Because I struggle with the 140- 170 yd gap and being a typical higher handicap player who struggles with inconsistency above a 6 iron Darren recommended that rather go for 4 and 5 iron we should look at the new Z Force 4 & 5 hybrids. Unlike some hybrids these are actually designed to compliment the iron range and maintain consistent gapping.

Although I hit the irons reasonably well the hybrids were a revelation as I hit 3 in a row down the same hole. If only they made them in a 6,7 and 8  Even the odd one I miss hit went straight without losing a great deal of distance.

After my fitting we did a photo shoot. Although Brain was next up to miss the London traffic it was recommended that Davey and I departed early.

I'm looking forward to reading Brain's comments on the experience but for myself it was a real eye opener and I have no doubts that the extra 8 yds and correct gapping down the the 4 H will see my handicap drop very quickly by quite a few shots.

= Tasks to perform =
• 1. Answer these questions from the golf club fitting account:
(a) Which hybrids did Darren recommend instead of a 4 and 5 iron?
(b) How many shots in a row did the writer hit down the same hole with the hybrids?
(c) How many extra yards does the writer mention in the last paragraph?
• 2. Copy word for word the part of the golf club fitting account that opens with the words "I'm looking forward" and closes with "a few shots.".
The lines after this text are separate material and have no connection to it.

= Given information =
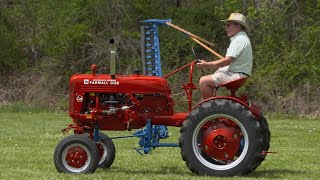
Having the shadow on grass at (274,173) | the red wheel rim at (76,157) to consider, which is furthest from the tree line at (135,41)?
the red wheel rim at (76,157)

= Answers below =
• 1.
(a) The new Z Force 4 & 5 hybrids
(b) Three
(c) 8 yards

• 2.
I'm looking forward to reading Brain's comments on the experience but for myself it was a real eye opener and I have no doubts that the extra 8 yds and correct gapping down the the 4 H will see my handicap drop very quickly by quite a few shots.